▶ [HOW TO COMPLETE THIS TASK]:
In the records below, the lines from the one with "at the front..." through the last are to be printed exactly, and nothing else.

--- SOURCE MATERIAL Enclosed Below ---

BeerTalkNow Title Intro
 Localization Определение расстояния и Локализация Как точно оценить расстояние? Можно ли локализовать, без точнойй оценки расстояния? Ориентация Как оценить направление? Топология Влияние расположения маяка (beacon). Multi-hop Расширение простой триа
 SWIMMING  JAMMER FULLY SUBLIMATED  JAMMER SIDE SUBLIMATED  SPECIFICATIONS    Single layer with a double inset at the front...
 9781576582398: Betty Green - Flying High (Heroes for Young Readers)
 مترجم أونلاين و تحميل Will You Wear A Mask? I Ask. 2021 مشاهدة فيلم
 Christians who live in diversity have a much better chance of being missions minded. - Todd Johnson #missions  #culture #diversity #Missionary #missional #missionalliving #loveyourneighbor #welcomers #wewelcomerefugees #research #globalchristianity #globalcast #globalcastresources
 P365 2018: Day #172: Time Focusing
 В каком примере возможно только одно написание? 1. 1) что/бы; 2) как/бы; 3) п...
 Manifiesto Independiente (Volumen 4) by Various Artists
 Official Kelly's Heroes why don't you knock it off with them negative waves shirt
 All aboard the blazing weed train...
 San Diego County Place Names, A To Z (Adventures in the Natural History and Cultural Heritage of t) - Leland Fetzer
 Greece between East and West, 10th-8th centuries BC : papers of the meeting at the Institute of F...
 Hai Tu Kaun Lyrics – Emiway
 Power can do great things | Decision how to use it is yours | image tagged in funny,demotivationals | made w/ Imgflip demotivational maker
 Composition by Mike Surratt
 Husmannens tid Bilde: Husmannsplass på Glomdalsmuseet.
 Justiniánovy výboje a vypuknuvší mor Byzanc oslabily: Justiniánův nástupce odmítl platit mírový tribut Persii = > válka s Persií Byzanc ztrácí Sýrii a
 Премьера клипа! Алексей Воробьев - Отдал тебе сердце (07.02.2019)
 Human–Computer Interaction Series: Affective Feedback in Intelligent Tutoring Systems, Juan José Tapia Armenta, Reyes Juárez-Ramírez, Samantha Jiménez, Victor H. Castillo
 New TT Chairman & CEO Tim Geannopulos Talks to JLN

--- End of Enclosed SOURCE MATERIAL ---

▶ [OUTPUT FOR THIS EXERCISE]:
 SWIMMING  JAMMER FULLY SUBLIMATED  JAMMER SIDE SUBLIMATED  SPECIFICATIONS    Single layer with a double inset at the front...
 9781576582398: Betty Green - Flying High (Heroes for Young Readers)
 مترجم أونلاين و تحميل Will You Wear A Mask? I Ask. 2021 مشاهدة فيلم
 Christians who live in diversity have a much better chance of being missions minded. - Todd Johnson #missions  #culture #diversity #Missionary #missional #missionalliving #loveyourneighbor #welcomers #wewelcomerefugees #research #globalchristianity #globalcast #globalcastresources
 P365 2018: Day #172: Time Focusing
 В каком примере возможно только одно написание? 1. 1) что/бы; 2) как/бы; 3) п...
 Manifiesto Independiente (Volumen 4) by Various Artists
 Official Kelly's Heroes why don't you knock it off with them negative waves shirt
 All aboard the blazing weed train...
 San Diego County Place Names, A To Z (Adventures in the Natural History and Cultural Heritage of t) - Leland Fetzer
 Greece between East and West, 10th-8th centuries BC : papers of the meeting at the Institute of F...
 Hai Tu Kaun Lyrics – Emiway
 Power can do great things | Decision how to use it is yours | image tagged in funny,demotivationals | made w/ Imgflip demotivational maker
 Composition by Mike Surratt
 Husmannens tid Bilde: Husmannsplass på Glomdalsmuseet.
 Justiniánovy výboje a vypuknuvší mor Byzanc oslabily: Justiniánův nástupce odmítl platit mírový tribut Persii = > válka s Persií Byzanc ztrácí Sýrii a
 Премьера клипа! Алексей Воробьев - Отдал тебе сердце (07.02.2019)
 Human–Computer Interaction Series: Affective Feedback in Intelligent Tutoring Systems, Juan José Tapia Armenta, Reyes Juárez-Ramírez, Samantha Jiménez, Victor H. Castillo
 New TT Chairman & CEO Tim Geannopulos Talks to JLN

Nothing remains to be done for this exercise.